Un piano per l’acciaio in Italia? Ma quel capitalismo straccione…

Udite, udite, nelle cronache quotidiane che ci riportano la difficile situazione in cui versa il settore siderurgico, si ritorna a parlare di Piano nazionale per l’acciaio.

Improvvisamente rivedi il film di quella che è stata la “meravigliosa” stagione delle privatizzazioni nella siderurgia pubblica, I cui esiti sono ben rappresentati dalle crisi dell”Ilva a Taranto, per non dire di Piombino e la recente chiusura dell’area a caldo della ferriera di Trieste nel nostro estremo nord-est.
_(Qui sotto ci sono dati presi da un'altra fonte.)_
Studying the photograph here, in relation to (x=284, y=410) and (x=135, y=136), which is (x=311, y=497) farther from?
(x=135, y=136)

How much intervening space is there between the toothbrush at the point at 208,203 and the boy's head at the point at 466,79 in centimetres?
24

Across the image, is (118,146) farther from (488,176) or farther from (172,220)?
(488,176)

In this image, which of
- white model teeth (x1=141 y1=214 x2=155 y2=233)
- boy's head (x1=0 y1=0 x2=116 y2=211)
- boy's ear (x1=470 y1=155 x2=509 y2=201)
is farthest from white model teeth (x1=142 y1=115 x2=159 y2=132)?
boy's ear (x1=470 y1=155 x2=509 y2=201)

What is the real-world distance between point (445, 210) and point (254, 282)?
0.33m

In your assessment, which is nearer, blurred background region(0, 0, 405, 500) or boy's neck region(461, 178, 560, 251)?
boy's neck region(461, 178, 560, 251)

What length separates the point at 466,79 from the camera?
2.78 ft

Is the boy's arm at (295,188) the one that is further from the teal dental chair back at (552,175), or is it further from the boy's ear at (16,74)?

Esiti di quella che è stata una vera e propria svendita della siderurgia pubblica che non a caso un antico testo definì moderna siderurgia sul mare. Stanno qui le radici che hanno portato all’esplosione della questione ambientale e a far saltare il rapporto tra attività siderurgica e tutela della salute pubblica e dei lavoratori. È utile ricordare come sono avvenuti i processi di privatizzazione della siderurgia, allora c’era in campo la “furia antistatalista” (ben presente) e la corsa alla riduzione dei costi, con questo mix di ideologia di mercato e di “piccolo è bello”, si avviò lo smantellamento del settore pubblico di cui Piombino, Taranto, Terni, (e fino a poco fa anche Trieste) sono i sopravvissuti. I risultati iniziarono ben presto a farsi vedere, in particolare sotto l’aspetto della tenuta ambientale.

Chi si opponeva al disastro ambientale veniva tacciato di “furore antindustriale”, ed è ormai storia di oggi. Le contraddizioni aperte oggi nel tessuto produttivo e sociale sui territori, hanno una radice diretta negli esiti nefasti dei processi di privatizzazione della siderurgia pubblica che è sta svenduta a quello che è stato chiamato “capitalismo straccione”, che quando serve si riscopre statalista.